By Daniel Moore and Riley Johnson
Leather-clad veterans sat atop roaring Harley Davidsons in the Valley of the Sun Cemetery Monday. The American Legion Riders straddled their bikes from the opening colors presentation through the booming 21-gun salute, dove release and taps.
An hour later and a few miles up the road, nearly a dozen exercise enthusiasts gathered to hear Dairus Barnes instruct them about another kind of “21-Gun Salute”: pull-ups, box jumps, fireman carry squats, box jumps and pull-ups. Twenty-one repetitions of each.
These two very different scenes in Chandler, Ariz., marked two very different Memorial Day celebrations. Each had its own message, but they shared a common purpose: Honor America’s armed forces and veterans.
“It’s about community,” said Anne-Marie Chun, watching her husband, Army veteran Daniel Chun, struggle with hoisting his workout partner onto his shoulders. It makes all the difference in moving forward, she said, to have support when re-entering civilian life.

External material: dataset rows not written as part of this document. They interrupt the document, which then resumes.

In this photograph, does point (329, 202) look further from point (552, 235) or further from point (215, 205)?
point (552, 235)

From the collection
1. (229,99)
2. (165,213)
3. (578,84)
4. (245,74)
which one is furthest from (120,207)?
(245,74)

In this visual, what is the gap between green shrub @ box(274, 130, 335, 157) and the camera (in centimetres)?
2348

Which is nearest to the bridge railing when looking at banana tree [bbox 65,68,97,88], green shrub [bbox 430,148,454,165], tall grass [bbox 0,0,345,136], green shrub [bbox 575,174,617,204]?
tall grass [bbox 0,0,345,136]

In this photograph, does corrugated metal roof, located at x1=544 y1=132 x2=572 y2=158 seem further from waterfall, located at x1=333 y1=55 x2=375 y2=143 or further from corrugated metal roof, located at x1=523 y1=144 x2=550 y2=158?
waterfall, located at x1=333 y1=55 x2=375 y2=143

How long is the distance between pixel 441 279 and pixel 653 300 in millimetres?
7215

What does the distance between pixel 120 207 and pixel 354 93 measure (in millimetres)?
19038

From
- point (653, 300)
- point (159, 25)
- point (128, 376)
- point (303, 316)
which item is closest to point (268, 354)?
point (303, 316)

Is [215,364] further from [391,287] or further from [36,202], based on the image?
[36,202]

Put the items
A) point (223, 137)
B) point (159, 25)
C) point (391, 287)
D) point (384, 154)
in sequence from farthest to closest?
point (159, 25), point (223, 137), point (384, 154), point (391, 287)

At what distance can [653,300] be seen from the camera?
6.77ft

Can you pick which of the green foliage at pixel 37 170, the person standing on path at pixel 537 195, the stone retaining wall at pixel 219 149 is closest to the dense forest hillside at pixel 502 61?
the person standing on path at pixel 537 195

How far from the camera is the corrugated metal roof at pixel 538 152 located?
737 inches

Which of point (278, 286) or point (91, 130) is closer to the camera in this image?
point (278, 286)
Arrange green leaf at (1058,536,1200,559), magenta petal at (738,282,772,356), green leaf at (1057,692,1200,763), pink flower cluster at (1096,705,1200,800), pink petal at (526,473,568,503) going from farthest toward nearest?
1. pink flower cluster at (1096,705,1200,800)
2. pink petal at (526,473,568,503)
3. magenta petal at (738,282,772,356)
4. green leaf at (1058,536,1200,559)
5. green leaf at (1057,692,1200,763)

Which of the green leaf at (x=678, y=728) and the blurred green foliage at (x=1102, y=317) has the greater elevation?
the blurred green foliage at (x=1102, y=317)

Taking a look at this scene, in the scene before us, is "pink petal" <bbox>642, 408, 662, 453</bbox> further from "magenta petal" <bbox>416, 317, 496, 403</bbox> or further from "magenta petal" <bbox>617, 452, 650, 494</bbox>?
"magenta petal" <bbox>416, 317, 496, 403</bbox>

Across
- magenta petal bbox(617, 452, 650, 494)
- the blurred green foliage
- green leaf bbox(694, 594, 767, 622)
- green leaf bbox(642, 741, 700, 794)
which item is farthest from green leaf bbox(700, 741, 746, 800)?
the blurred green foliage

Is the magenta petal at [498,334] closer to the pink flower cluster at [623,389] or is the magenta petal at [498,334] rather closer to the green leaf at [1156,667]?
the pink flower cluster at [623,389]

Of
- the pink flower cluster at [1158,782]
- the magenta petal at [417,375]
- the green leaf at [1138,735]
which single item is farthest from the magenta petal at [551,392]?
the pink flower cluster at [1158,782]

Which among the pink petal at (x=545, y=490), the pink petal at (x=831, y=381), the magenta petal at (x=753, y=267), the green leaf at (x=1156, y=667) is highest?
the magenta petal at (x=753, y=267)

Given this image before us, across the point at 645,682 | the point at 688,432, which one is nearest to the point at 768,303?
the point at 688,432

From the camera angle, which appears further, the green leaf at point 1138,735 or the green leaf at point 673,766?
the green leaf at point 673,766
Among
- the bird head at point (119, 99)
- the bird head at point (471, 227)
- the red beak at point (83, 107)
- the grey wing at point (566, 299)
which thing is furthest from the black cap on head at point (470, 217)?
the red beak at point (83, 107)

Barnes coordinated the event, which was introduced nationally by Team Red, White and Blue, a Michigan-based nonprofit designed to connect veterans to their community through physical and social activities.
Barnes, an Army chaplain and owner of CrossFit Crew, joined the Army in January 2005.

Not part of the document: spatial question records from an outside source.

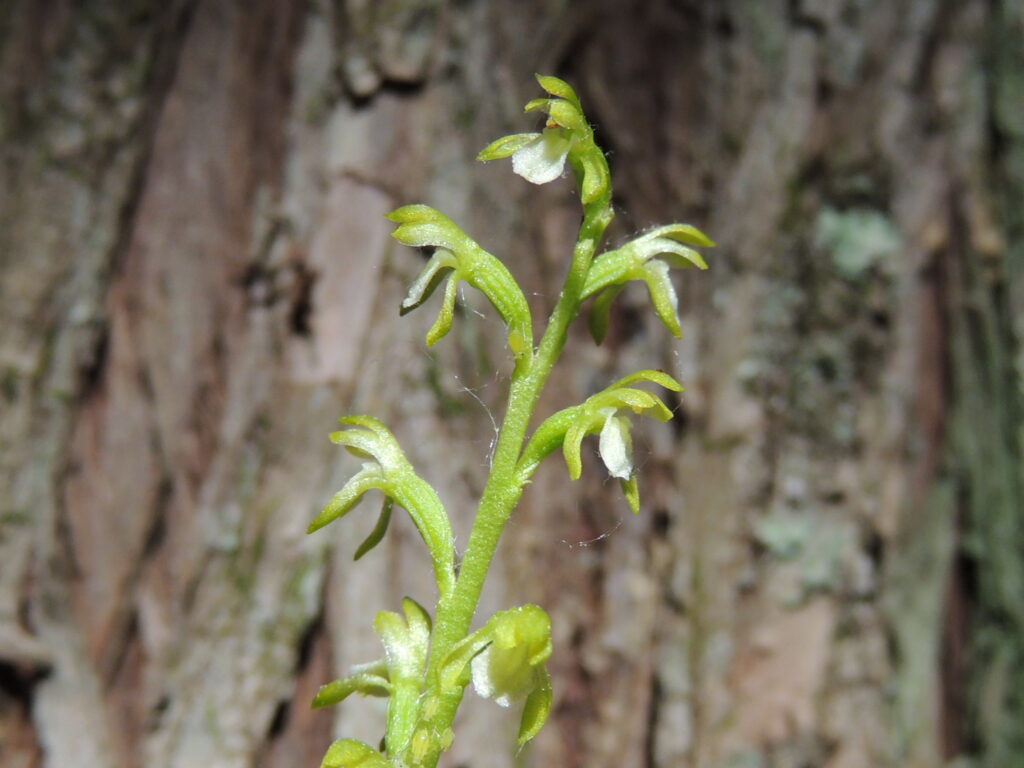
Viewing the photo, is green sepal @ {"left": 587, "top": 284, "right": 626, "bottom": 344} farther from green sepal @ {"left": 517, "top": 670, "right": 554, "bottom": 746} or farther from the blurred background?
the blurred background

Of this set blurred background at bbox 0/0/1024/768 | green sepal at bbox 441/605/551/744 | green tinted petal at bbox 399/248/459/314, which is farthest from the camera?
blurred background at bbox 0/0/1024/768

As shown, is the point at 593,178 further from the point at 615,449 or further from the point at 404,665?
the point at 404,665

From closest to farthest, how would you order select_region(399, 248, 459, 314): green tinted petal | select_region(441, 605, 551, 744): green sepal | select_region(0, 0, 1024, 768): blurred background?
select_region(441, 605, 551, 744): green sepal → select_region(399, 248, 459, 314): green tinted petal → select_region(0, 0, 1024, 768): blurred background

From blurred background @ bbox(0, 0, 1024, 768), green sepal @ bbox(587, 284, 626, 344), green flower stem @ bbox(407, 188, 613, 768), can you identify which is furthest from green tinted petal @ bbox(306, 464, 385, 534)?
blurred background @ bbox(0, 0, 1024, 768)

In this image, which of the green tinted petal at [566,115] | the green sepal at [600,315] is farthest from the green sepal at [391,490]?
the green tinted petal at [566,115]

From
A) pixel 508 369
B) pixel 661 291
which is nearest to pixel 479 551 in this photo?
pixel 661 291

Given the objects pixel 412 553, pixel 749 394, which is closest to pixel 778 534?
pixel 749 394

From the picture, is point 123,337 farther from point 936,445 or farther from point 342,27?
point 936,445

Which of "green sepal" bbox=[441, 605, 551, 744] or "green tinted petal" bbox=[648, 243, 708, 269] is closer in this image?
"green sepal" bbox=[441, 605, 551, 744]
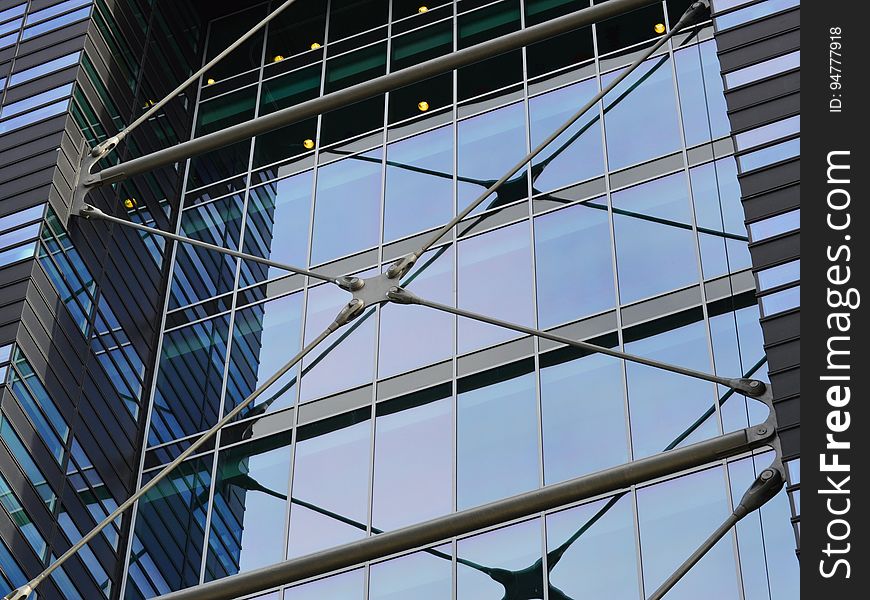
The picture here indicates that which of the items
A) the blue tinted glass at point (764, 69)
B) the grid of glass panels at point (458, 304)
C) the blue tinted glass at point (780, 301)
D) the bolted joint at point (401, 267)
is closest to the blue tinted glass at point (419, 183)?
the grid of glass panels at point (458, 304)

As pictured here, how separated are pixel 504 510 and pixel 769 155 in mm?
5532

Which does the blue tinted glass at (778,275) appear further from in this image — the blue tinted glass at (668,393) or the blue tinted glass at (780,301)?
the blue tinted glass at (668,393)

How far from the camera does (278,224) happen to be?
2712cm

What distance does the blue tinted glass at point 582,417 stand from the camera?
2123cm

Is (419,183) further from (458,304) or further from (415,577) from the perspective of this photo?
(415,577)

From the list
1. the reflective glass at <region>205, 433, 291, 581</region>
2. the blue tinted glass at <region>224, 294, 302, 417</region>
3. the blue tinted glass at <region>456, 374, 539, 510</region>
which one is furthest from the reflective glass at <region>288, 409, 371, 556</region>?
the blue tinted glass at <region>456, 374, 539, 510</region>

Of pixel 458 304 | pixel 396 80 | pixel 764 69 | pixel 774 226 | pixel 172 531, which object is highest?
pixel 458 304

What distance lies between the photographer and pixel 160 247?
27.0m

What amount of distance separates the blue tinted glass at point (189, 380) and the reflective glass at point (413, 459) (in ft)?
11.5

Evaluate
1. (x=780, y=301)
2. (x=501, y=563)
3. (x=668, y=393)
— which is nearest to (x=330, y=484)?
(x=501, y=563)

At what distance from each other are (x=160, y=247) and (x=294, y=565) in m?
15.2

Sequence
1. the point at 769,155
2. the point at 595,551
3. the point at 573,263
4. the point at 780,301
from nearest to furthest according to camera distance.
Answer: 1. the point at 780,301
2. the point at 769,155
3. the point at 595,551
4. the point at 573,263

In a nearly hour-long workout, participants had to “pay for their memory,” he said.
The men and women — and even some children — who struggled through pull-ups and fireman carry squats made a personal sacrifice that approached the sacrifice of America’s armed forces and veterans, Barnes said. He plans to organize similar events for Sept. 11 and Veterans Day as well as Memorial Day next year.
Tom Will, commander of American Legion Post 35 in Chandler, asked the crowd to remember the is more than a holiday.
“Remembering our fallen once a year is not enough,” he said. “The widows, widowers, fathers, mothers, brothers, sisters and children remember them every day.”